# WHAT IS NEEDED
Please copy the items from the line holding "Which among all" through the end of the items, inclusive, swapping "cluster of succulents" for "group of succulents" and leaving everything else unchanged.

┄┄┄┄┄┄

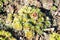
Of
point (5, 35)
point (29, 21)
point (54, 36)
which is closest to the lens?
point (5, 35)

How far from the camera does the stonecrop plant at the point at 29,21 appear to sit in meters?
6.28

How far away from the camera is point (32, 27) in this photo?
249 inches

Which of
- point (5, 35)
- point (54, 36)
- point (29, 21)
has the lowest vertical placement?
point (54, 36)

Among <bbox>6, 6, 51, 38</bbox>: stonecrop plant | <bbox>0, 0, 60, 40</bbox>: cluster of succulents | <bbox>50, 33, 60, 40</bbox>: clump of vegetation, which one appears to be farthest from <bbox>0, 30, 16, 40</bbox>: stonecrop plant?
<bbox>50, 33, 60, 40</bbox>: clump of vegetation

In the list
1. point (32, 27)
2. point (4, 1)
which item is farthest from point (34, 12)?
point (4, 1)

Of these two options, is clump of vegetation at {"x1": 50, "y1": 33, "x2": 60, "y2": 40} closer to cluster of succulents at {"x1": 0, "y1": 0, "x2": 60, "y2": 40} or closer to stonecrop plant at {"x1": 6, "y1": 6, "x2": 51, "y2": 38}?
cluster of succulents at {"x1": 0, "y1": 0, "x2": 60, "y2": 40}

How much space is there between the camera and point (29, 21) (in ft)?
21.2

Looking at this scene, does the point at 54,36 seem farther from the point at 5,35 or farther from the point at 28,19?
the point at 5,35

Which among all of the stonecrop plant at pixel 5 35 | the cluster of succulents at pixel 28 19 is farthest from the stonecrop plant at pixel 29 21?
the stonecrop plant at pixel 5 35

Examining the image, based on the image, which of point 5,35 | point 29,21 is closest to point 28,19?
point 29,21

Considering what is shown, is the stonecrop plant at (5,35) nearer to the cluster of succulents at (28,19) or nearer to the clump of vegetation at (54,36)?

┄┄┄┄┄┄

# EXERCISE RESPONSE
Which among all of the stonecrop plant at pixel 5 35 | the group of succulents at pixel 28 19 is farthest from the stonecrop plant at pixel 29 21?
the stonecrop plant at pixel 5 35

Examining the image, based on the image, which of point 5,35 | point 29,21 is closest to point 28,19?
point 29,21

Considering what is shown, is the stonecrop plant at (5,35) nearer to the group of succulents at (28,19) or nearer to the clump of vegetation at (54,36)?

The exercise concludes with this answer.